> _Record extracts_
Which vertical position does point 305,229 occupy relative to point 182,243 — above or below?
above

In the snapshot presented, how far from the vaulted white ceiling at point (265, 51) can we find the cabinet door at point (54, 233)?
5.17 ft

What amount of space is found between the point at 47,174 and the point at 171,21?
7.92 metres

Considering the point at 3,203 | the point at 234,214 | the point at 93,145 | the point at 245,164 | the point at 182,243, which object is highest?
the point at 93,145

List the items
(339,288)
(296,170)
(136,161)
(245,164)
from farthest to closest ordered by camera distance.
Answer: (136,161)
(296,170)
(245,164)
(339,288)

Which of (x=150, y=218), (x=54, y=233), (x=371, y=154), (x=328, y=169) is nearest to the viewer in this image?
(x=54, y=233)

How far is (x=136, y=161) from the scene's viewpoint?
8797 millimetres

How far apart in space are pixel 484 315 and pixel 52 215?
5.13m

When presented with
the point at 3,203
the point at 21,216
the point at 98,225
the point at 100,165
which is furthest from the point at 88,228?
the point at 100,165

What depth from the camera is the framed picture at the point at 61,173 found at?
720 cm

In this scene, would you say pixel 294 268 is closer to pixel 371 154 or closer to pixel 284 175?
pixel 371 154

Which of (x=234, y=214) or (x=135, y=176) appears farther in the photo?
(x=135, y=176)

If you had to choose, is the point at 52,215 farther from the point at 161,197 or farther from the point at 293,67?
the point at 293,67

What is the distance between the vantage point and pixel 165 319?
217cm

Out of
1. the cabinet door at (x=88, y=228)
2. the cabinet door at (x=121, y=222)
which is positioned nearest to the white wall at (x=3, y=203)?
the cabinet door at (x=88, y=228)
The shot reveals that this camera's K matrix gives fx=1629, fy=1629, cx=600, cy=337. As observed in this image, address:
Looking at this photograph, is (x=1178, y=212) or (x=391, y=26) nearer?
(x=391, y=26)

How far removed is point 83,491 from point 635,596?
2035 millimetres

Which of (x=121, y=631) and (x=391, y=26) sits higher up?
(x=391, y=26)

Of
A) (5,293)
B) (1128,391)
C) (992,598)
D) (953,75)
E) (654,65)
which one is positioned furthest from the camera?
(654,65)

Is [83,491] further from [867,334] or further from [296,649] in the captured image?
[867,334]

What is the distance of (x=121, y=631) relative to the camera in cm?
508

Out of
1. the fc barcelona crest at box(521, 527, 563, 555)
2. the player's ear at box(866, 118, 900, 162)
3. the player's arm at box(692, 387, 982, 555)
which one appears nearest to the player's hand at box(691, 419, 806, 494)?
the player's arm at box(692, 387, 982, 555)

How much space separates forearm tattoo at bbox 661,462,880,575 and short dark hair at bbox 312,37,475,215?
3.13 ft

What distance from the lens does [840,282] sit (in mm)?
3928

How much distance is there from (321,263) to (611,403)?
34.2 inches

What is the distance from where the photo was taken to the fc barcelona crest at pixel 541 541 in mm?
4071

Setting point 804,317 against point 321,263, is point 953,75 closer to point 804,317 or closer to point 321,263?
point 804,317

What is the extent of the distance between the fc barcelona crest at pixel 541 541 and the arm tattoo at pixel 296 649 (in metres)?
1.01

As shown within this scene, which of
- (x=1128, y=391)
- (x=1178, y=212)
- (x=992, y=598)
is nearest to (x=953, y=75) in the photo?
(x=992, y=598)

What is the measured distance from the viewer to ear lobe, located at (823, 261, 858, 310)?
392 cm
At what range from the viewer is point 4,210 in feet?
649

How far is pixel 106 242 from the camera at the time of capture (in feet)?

> _What is expected_
Reproduce all of the records above verbatim, changing nothing.

> _Response to this task_
Which vertical position does point 305,229 occupy relative to point 182,243 — above or below?
above

In the snapshot presented, how far from the vaulted white ceiling at point (265, 51) can we find the cabinet door at point (54, 233)?
5.17 ft

What amount of space is found between the point at 47,174 and the point at 171,21?
7.92 metres

Considering the point at 3,203 | the point at 234,214 | the point at 93,145 | the point at 245,164 | the point at 182,243, which object is highest?
the point at 93,145

List the items
(339,288)
(296,170)
(136,161)
(245,164)
from farthest to closest ordered by camera distance.
Answer: (136,161)
(296,170)
(245,164)
(339,288)

Which of (x=150, y=218), (x=54, y=233), (x=371, y=154), (x=328, y=169) is nearest to the viewer in this image?
(x=54, y=233)

How far is (x=136, y=161) from the scene's viewpoint?
8797 millimetres

How far apart in space are pixel 484 315 and pixel 52 215?
5.13m

When presented with
the point at 3,203
the point at 21,216
the point at 98,225
the point at 100,165
which is furthest from the point at 88,228?
the point at 100,165

What depth from the camera is the framed picture at the point at 61,173 found at?
720 cm

In this scene, would you say pixel 294 268 is closer to pixel 371 154 or closer to pixel 284 175?
pixel 371 154

Which of (x=234, y=214) or (x=135, y=176) appears farther in the photo?
(x=135, y=176)

If you had to choose, is the point at 52,215 farther from the point at 161,197 or farther from the point at 293,67?
the point at 293,67

What is the distance between the vantage point and pixel 165 319?
217cm

Out of
1. the cabinet door at (x=88, y=228)
2. the cabinet door at (x=121, y=222)
which is positioned nearest to the white wall at (x=3, y=203)?
the cabinet door at (x=88, y=228)
The shot reveals that this camera's K matrix gives fx=1629, fy=1629, cx=600, cy=337. As observed in this image, address:
Looking at this photograph, is (x=1178, y=212) or (x=391, y=26) nearer?
(x=391, y=26)

How far removed is point 83,491 from point 635,596?
2035 millimetres

Which of (x=121, y=631) and (x=391, y=26) sits higher up?
(x=391, y=26)

Of
A) (5,293)
B) (1128,391)
C) (992,598)
D) (953,75)
E) (654,65)
which one is positioned furthest from the camera?
(654,65)

Is [83,491] further from [867,334] or further from [296,649] in the captured image?
[867,334]

What is the distance of (x=121, y=631) relative to the camera in cm?
508

Out of
1. the fc barcelona crest at box(521, 527, 563, 555)
2. the player's ear at box(866, 118, 900, 162)
3. the player's arm at box(692, 387, 982, 555)
which one appears nearest to the player's hand at box(691, 419, 806, 494)?
the player's arm at box(692, 387, 982, 555)

How much space separates forearm tattoo at bbox 661,462,880,575 and short dark hair at bbox 312,37,475,215?
3.13 ft

What distance from the lens does [840,282] sit (in mm)?
3928

How much distance is there from (321,263) to (611,403)?
34.2 inches

What is the distance from where the photo was taken to the fc barcelona crest at pixel 541 541 in mm?
4071

Setting point 804,317 against point 321,263, is point 953,75 closer to point 804,317 or closer to point 321,263?
point 804,317

What is the extent of the distance between the fc barcelona crest at pixel 541 541 and the arm tattoo at pixel 296 649 (in metres)?
1.01

As shown within this scene, which of
- (x=1128, y=391)
- (x=1178, y=212)
- (x=992, y=598)
is nearest to (x=953, y=75) in the photo?
(x=992, y=598)

What is the measured distance from the viewer to ear lobe, located at (823, 261, 858, 310)?
392 cm
At what range from the viewer is point 4,210 in feet?
649

How far is pixel 106 242 from the camera at the time of capture (in feet)?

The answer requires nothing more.